Anusha Rizvi (Photo by Gajendra Yadav)
In the hands of a stellar ensemble cast that includes Farida Jalal, Dolly Ahluwalia and Sheeba Chaddha, the conversations between the family sparkle. “Initially when we were reading, there were 16 actors and 14 of them were women. I thought 14 women on set, plus me as director, plus ADs and the rest of the crew — about 35-40 women together in a small set-up! But it was amazing. Nobody would go to their vanities, they would hang out there, chatting, discussing problems, sharing gharelu nuskhe,” laughs Rizvi.
The daughter of a linguist and professor, who set up the Hindi Department of Jamia Millia Islamia, Rizvi has also written the dialogues of the film. “I was very consciously trying to create a Delhi conversation because the way people speak English in Bombay is different. I don’t know if you have noticed, they don’t say asking, they say ‘aksing’ and they will say ‘all of you all’, says Rizvi, 47.
The film was shot largely in Chattarpur, except one night at a terrace in Nizamuddin at the apartment of advocate Sanjay Hegde. “We wanted to show the Humayun’s Tomb in the backdrop. The idea of Humayun’s Tomb was more like a witness… somebody witnessing the act of the times… and not so much to locate the family or the characters.”
Whether it’s exploring the grave issue of farmer suicide in Peepli Live or the anxieties that Muslim families face even in middle-class Urban India, humour is an abiding tool in Rizvi’s craft. “I don’t try very hard at it though. Zoheb and Pallavi’s wedding, for instance, it’s a very serious matter, they have gone to court. It’s very possible in India, and actually it’s not only possible but I know it happened to a very dear student of ours who was marrying a person from a different community… first of all the magistrate was totally against the idea, it (their application) was finally accepted, but the day they were to land up, the magistrate fell ill. It is very serious for the person going through it but it’s also absurd, and how do you overlook that?” she says.

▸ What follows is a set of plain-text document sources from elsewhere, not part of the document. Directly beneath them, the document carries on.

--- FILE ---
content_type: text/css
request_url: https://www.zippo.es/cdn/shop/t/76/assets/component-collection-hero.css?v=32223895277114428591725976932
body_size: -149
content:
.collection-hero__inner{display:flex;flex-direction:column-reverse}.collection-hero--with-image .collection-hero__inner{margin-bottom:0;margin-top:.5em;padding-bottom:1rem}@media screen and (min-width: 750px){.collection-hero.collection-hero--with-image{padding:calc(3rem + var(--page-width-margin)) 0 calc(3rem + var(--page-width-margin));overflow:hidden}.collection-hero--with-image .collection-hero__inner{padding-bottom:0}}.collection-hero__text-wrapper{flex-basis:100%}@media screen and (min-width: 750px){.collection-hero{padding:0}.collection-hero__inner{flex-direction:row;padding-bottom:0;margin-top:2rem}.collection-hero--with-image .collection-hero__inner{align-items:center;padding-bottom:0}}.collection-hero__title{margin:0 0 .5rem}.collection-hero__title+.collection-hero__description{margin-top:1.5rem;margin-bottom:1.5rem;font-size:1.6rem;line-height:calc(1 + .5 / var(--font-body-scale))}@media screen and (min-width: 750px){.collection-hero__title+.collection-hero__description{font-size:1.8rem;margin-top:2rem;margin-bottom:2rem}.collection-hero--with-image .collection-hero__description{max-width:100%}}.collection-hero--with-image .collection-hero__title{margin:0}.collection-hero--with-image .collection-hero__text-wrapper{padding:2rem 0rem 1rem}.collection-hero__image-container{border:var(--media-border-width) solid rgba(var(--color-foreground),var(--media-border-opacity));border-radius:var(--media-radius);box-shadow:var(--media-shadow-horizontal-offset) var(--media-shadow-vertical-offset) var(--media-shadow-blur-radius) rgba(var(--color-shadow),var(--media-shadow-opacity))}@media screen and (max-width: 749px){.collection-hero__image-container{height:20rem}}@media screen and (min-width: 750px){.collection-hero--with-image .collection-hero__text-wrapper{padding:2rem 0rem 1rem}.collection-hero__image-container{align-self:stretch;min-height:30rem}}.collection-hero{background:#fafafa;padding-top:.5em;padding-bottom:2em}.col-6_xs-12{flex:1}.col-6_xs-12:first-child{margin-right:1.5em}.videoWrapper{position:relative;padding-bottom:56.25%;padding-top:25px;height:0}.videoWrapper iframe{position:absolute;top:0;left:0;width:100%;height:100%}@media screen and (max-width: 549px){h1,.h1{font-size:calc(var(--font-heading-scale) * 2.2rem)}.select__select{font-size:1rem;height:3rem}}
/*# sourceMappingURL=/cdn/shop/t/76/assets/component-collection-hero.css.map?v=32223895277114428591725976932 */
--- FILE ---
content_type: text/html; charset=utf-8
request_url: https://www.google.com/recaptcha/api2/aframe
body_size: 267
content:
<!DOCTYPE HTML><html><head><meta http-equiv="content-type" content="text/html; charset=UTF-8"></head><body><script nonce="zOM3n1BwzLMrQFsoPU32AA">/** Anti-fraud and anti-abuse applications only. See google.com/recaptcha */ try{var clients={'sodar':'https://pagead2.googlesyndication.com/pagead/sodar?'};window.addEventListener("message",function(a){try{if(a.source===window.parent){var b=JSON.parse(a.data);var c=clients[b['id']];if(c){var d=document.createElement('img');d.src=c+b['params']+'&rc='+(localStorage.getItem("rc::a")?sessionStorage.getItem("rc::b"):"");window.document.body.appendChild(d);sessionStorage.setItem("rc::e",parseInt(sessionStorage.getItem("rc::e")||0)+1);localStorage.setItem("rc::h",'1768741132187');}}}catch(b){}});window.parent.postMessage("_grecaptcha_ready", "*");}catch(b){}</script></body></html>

Bani’s story and the family dynamics play out in the apartment but the world outside and its threats are never far away. The fear of the mob runs like a thread through the film — for a while it looks like Bani’s brother-in-law could be caught in one and the very presence of Zoheb and Pallavi together could well invite one. “This fear, when it is living in the minds of a lot of people in society for prolonged periods of time, will have certain consequences, it will have effects over their mental makeup and anxiety levels. It seeps through so many parts of life,” says Rizvi.
There are other conversations of our times that seep in, like one around triple talaq — Amitav’s young liberal friend breezily asks a divorced Bani if she got a TT (triple talaq). “I do feel there is this saviour complex whereby there is this understanding that Muslim women have to somehow be saved from their faith. The whole debate on triple talaq, for instance, is quite misinformed because there should have been a wider debate. Besides we have blown it up into such a huge issue although the proportion of women who have suffered from triple talaq misuse does not even amount to one per cent as far as we know…there are so many more urgent issues that demand our attention, like access to education, to jobs,” says Rizvi.
Despite the underlying tension, the film ends on a note of hope as the family gathers around singing a wedding song for Zoheb and Pallavi. “I would leave it to the audience to make up their mind,” says Rizvi. “Your intent is always to tell the story you want to. It is the story of our times. Just as, say Neeraj (Ghaywan) is doing in Homebound, we are preserving our times, we are documenting our times. A lot of filmmakers are doing that,” she adds.